Dog cloning from post-mortem tissue frozen without cryoprotectant

Abstract

Successful reproductive cloning depends on obtaining intact donor nuclei from viable cells, ideally isolated by tissue biopsy of a living donor. However, owners and veterinarians often freeze deceased animals, which eventually causes damage to cellular micro-organelles due to the formation of intracellular water crystals. In the present study, we have reported the production of viable cloned puppies using donor nuclei of cells obtained from frozen carcasses. Five cases of deceased and frozen canine specimens were presented to be cloned. Skin fibroblast cell lines were successfully established for four specimens.
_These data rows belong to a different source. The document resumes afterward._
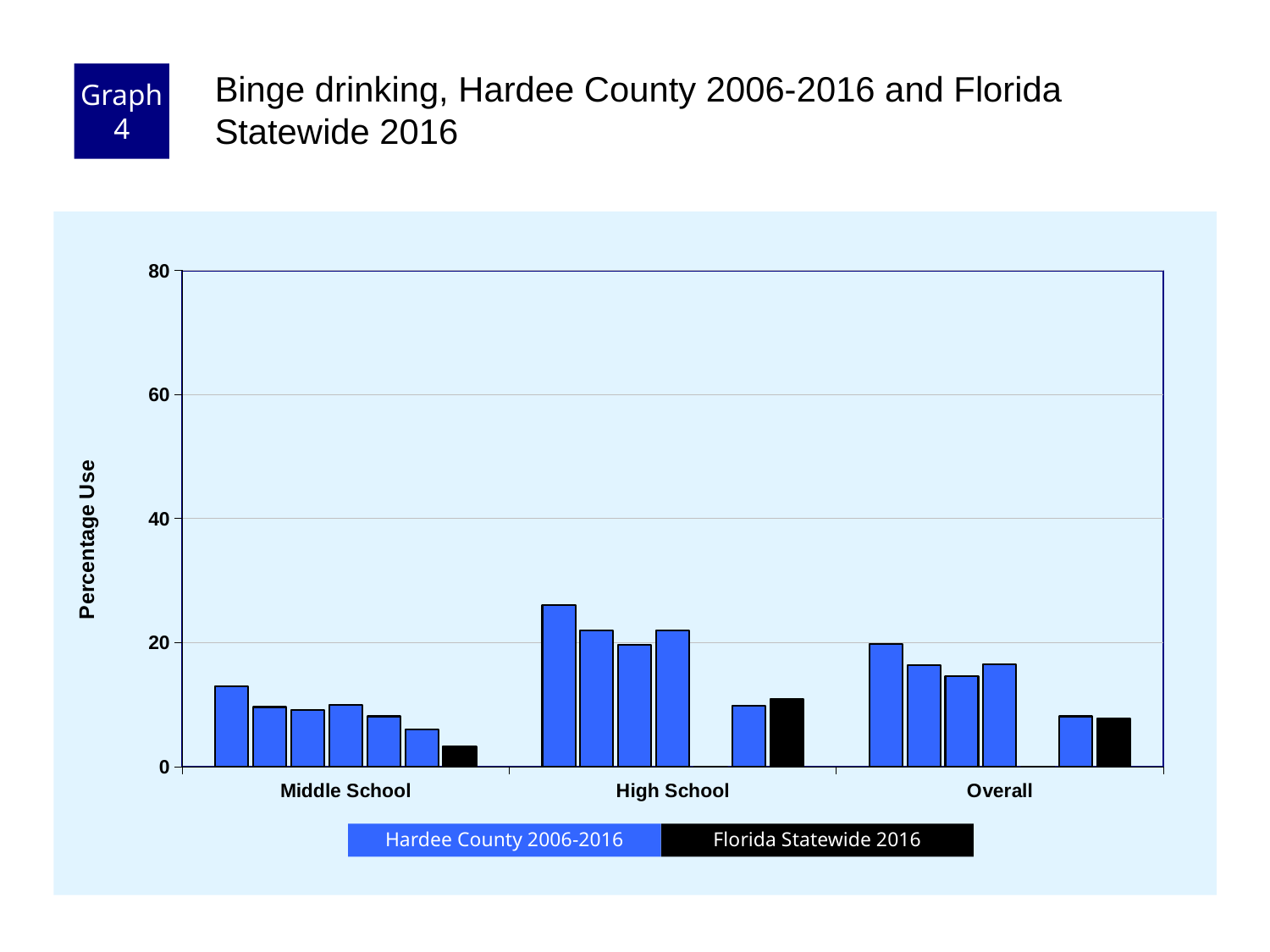
In the Middle School group, which is larger: the leftmost Hardee County bar or the Florida Statewide 2016 bar? the leftmost Hardee County bar How many series does the legend list? 2 How many categories are shown along the x axis? 3 Which category contains the tallest bar on the chart? High School What colour are the Florida Statewide 2016 bars? black Is the Florida Statewide 2016 value for Middle School greater or less than 20? less What is the title of the y axis? Percentage Use Is the tallest Hardee County bar in the High School group greater or less than 20? greater What kind of chart is shown on the slide? bar chart Which category has the lowest Florida Statewide 2016 value? Middle School Is the tallest Hardee County bar in the Middle School group greater or less than 20? less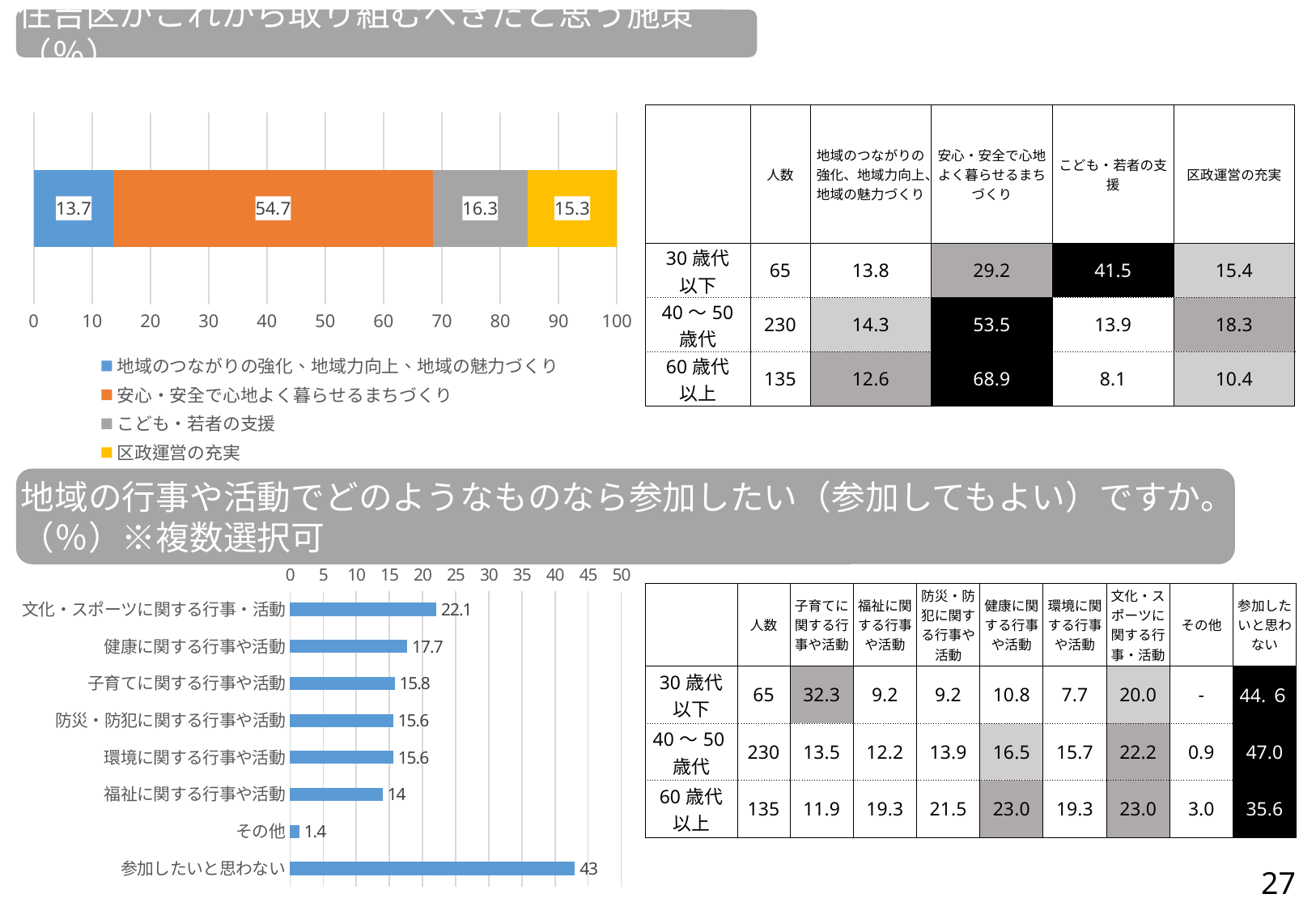
What kind of chart is shown at the bottom left of the slide (地域の行事や活動でどのようなものなら参加したい)? Bar chart In the stacked bar chart at the top left of the slide, what is the value for 安心・安全で心地よく暮らせるまちづくり? 54.7 In the stacked bar chart at the top left of the slide, which segment is the smallest? 地域のつながりの強化、地域力向上、地域の魅力づくり In the stacked bar chart at the top left of the slide, how many series does the legend list? 4 In the bar chart at the bottom left of the slide (地域の行事や活動でどのようなものなら参加したい), how many categories are shown? 8 In the stacked bar chart at the top left of the slide, which segment is the largest? 安心・安全で心地よく暮らせるまちづくり In the bar chart at the bottom left of the slide (地域の行事や活動でどのようなものなら参加したい), which category has the lowest value? その他 In the stacked bar chart at the top left of the slide, what is the value for 区政運営の充実? 15.3 In the bar chart at the bottom left of the slide (地域の行事や活動でどのようなものなら参加したい), what is the value for 健康に関する行事や活動? 17.7 In the stacked bar chart at the top left of the slide, what is the total of the four segments? 100 In the bar chart at the bottom left of the slide (地域の行事や活動でどのようなものなら参加したい), what is the difference between 文化・スポーツに関する行事・活動 and 福祉に関する行事や活動? 8.1 In the bar chart at the bottom left of the slide (地域の行事や活動でどのようなものなら参加したい), which category has the highest value? 参加したいと思わない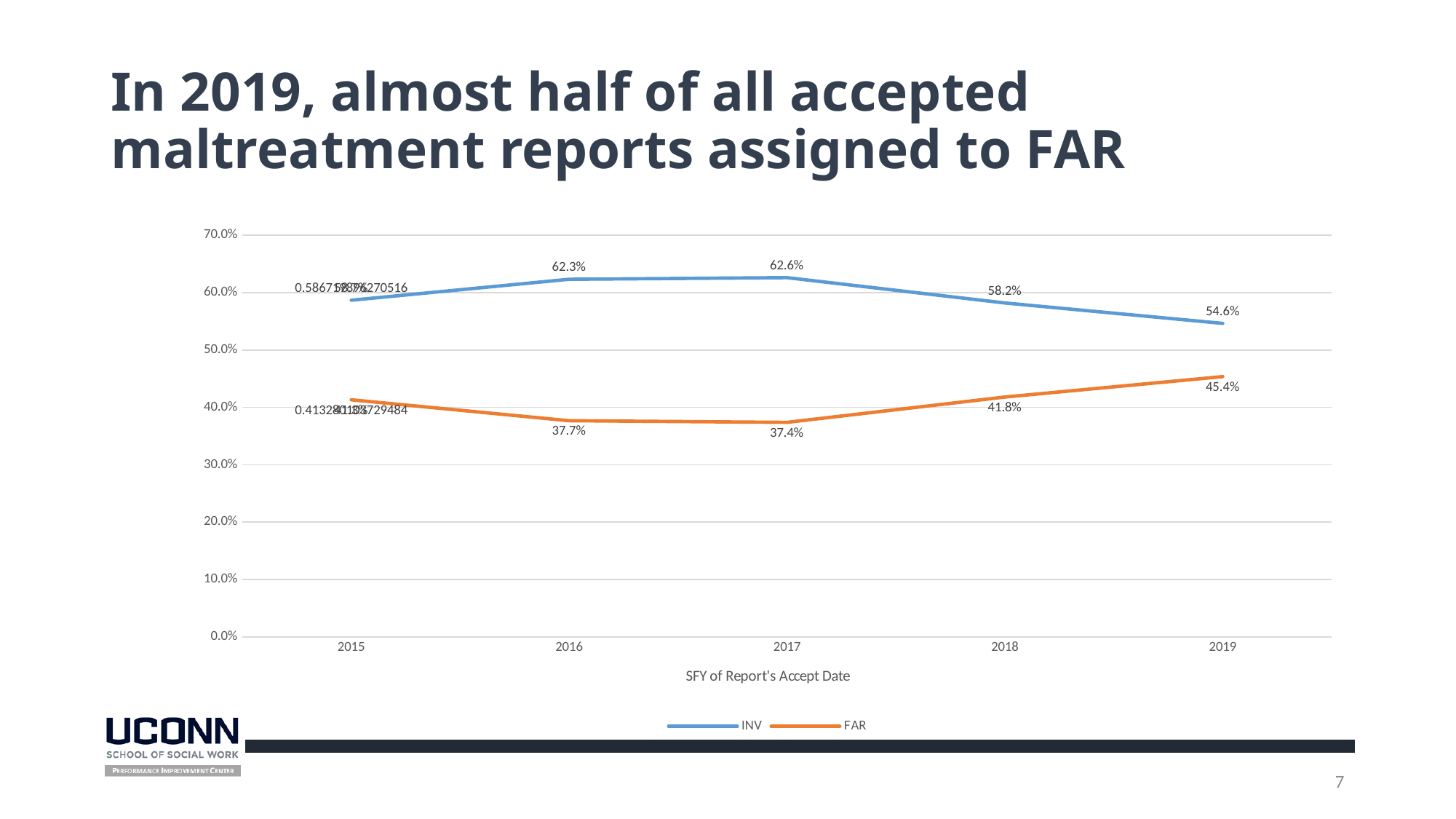
In which year is the FAR series highest? 2019 What is the INV value for 2018? 58.2% How many years are shown on the x axis? 5 How many series does the legend list? 2 What is the INV value for 2019? 54.6% Which is larger in 2018, the INV value or the FAR value? INV What is the FAR value for 2019? 45.4% What kind of chart is shown on the slide? line chart What is the FAR value for 2017? 37.4% In which year is the INV series lowest? 2019 Is the FAR value for 2016 greater or less than 40.0%? less What is the difference between the INV and FAR values in 2019? 9.2%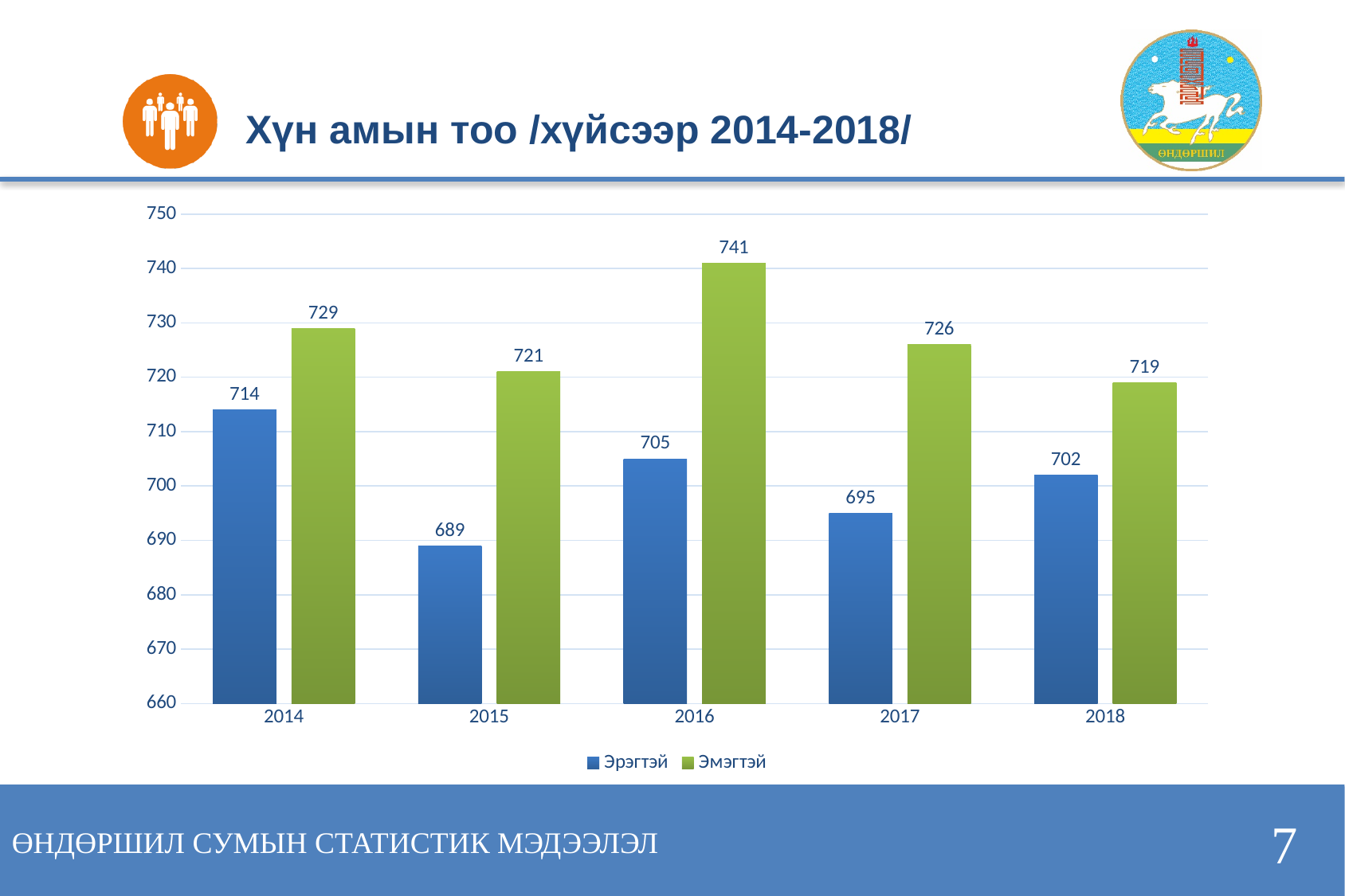
What is the value for Эмэгтэй in 2018? 719 Is the Эрэгтэй value for 2018 greater or less than 700? greater How many series does the legend list? 2 What kind of chart is shown on the slide? bar chart Which is larger in 2017: the Эрэгтэй value or the Эмэгтэй value? Эмэгтэй In which year is the Эрэгтэй value lowest? 2015 What is the value for Эрэгтэй in 2016? 705 In which year is the Эмэгтэй value highest? 2016 What is the difference between the Эмэгтэй and Эрэгтэй values in 2015? 32 What is the title of the chart? Хүн амын тоо /хүйсээр 2014-2018/ Does the Эрэгтэй value rise or fall from 2015 to 2016? rise How many years are shown on the x axis? 5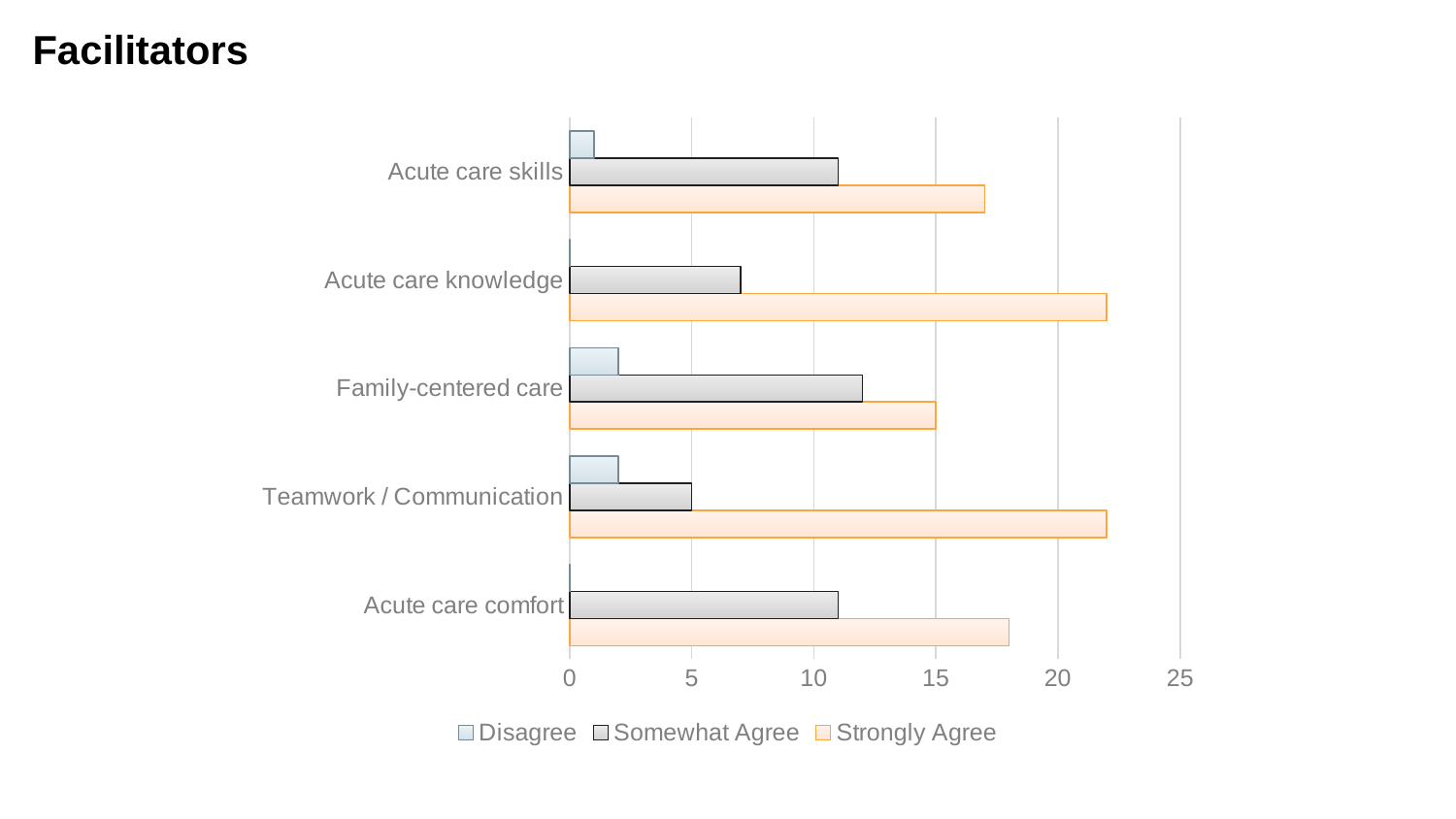
What is the Strongly Agree value for Family-centered care? 15 What kind of chart is shown on the slide? bar chart Is the Strongly Agree value for Acute care knowledge greater or less than 20? greater How many series does the legend list? 3 Which is larger: the Somewhat Agree value for Acute care skills or for Acute care knowledge? Acute care skills Which category has the lowest Somewhat Agree value? Teamwork / Communication Which is larger: the Strongly Agree value for Acute care comfort or for Family-centered care? Acute care comfort What are the three series listed in the legend? Disagree, Somewhat Agree, Strongly Agree What is the Somewhat Agree value for Teamwork / Communication? 5 How many categories are shown on the chart? 5 Is the Somewhat Agree value for Acute care knowledge greater or less than 10? less Which category has the lowest Strongly Agree value? Family-centered care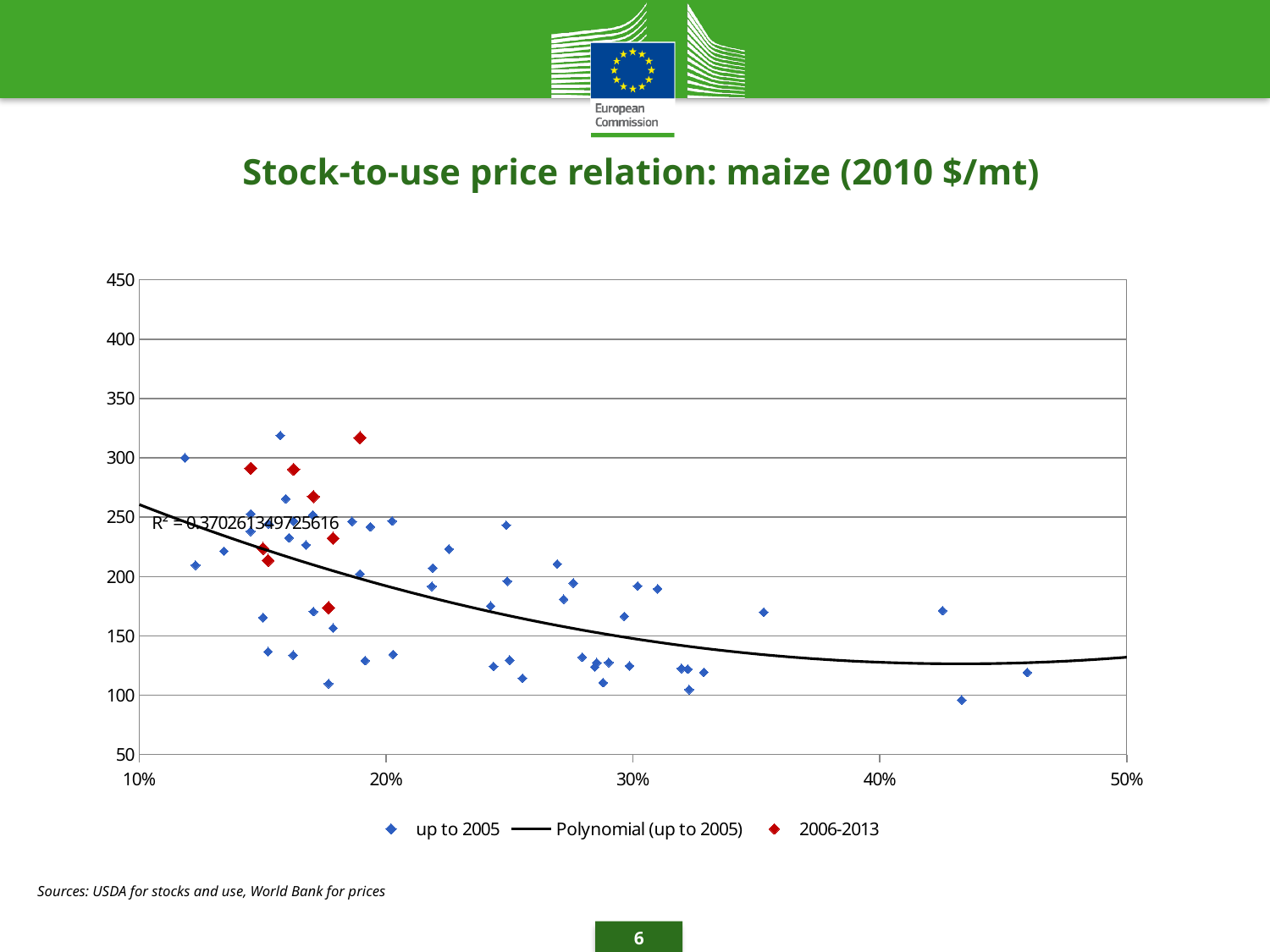
Which series is plotted with red diamond markers? 2006-2013 What kind of chart is shown on the slide? Scatter chart Is the 'up to 2005' point at about 46% stock-to-use greater or less than 150? less How many entries does the chart legend list? 3 Is the lowest 'up to 2005' (blue) point, near 43% stock-to-use, greater or less than 100? less What R² value is printed on the chart? R² = 0.370261349725616 Is the highest 2006-2013 (red) point greater or less than 300? greater How many 2006-2013 (red) data points are plotted on the chart? 8 What is the title of the chart? Stock-to-use price relation: maize (2010 $/mt) Does the polynomial trend line rise or fall as the stock-to-use ratio increases from 10% to 30%? Fall What is the maximum value shown on the vertical axis? 450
Significant longer time was needed for the cell growth from frozen tissues (4 days) to reach 80% confluency compared to fresh tissue and frozen tissues frozen for 1- or 2-days. Similarly, SA-βgal positive cells (death cells) were significantly higher in frozen cells for 2- or 4- days compared to samples from fresh or frozen (1 day) sources. The cloning efficiency (CE) and the pregnancy rates (PR) of frozen cells were lower than those obtained from fresh or living donors (CE 2.4 ± 1.8% vs. 0.6 ± 0.3%, PR 21.7 ± 16.1% vs. 7.7 ± 5.3% for fresh vs. frozen, respectively). Here we demonstrate is the possibility to produce healthy offspring from cell lines obtained from frozen tissue collected post-mortem.